Perhaps you've never stopped to consider the banana. You've never thought about how bananas, which don't grow anywhere near New York, are shipped here and ripened to the perfect shade of yellow so that Fairway or Whole Foods or that sketchy fruit vendor who's always chain smoking on the corner will buy them. But the secret life of bananas is actually quite fascinating: they're shipped in from South America and must be artificially ripened in special pressurized rooms designed to trick the fruit into thinking they're still in the tropics. Where can you find one of these rooms? Why, the Bronx, of course!
Columbia University professor Nicola Twilley recently took her graduate architecture students on a field trip to Banana Distributors of New York, on Drake Street in the Bronx. Distributor Paul Rosenblatt shared some fun facts with the class: For example, the energy coming off a box of ripening bananas "could heat a small apartment," and the warehouse rotates thousands of pounds of bananas through 22 different rooms that are all pumped with different levels of ethylene. On top of that, different buyers request bananas at different phases of the seven-level "ripeness chart" that shifts from "all green" to "all yellow with brown flecks"—Fairway, for instance, likes them greener than bodegas. And there are some fun pictures of bananas being lifted with forklifts!

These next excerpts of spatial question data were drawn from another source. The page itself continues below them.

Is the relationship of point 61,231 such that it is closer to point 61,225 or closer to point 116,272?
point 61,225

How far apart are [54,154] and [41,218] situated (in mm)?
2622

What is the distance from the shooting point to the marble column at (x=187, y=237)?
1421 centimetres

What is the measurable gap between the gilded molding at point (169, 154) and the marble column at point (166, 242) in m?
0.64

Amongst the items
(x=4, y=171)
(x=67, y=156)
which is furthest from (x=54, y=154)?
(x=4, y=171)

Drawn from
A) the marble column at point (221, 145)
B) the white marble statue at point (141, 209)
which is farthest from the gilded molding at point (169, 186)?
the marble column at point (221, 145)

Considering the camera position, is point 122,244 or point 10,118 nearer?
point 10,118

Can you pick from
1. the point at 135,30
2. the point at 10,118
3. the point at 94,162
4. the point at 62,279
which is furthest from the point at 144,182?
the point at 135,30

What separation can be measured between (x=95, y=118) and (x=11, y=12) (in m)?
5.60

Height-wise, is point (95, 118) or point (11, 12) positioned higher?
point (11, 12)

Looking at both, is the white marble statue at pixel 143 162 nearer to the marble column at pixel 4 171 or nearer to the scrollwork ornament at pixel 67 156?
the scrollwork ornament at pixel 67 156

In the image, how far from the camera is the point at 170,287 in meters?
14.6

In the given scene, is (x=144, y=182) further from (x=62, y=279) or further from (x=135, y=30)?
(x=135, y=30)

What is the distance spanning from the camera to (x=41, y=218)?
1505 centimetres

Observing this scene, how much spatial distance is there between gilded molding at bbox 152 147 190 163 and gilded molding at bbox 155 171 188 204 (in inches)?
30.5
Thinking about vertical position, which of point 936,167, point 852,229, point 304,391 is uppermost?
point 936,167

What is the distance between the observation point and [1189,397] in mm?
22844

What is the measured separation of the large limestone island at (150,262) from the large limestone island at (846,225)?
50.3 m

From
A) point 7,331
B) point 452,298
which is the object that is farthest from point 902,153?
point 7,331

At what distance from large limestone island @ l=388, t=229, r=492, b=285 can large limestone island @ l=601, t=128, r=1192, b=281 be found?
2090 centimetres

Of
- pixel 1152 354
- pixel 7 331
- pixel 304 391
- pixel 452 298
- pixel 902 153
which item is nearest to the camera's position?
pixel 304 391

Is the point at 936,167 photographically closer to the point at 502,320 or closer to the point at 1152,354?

Twilley tells us that the warehouse isn't open to the public unless you're buying bananas wholesale, but "I just googled banana ripening rooms, and then called up and said I was researching spaces of artificial refrigeration and asked if I could come along with a few students. Paul was completely open and utterly charming." If you're desperate to tour the banana gassing facilities, try getting in touch with the warehouse, or sate yourself with a tour of the nearby abandoned Taystee Cake factory instead.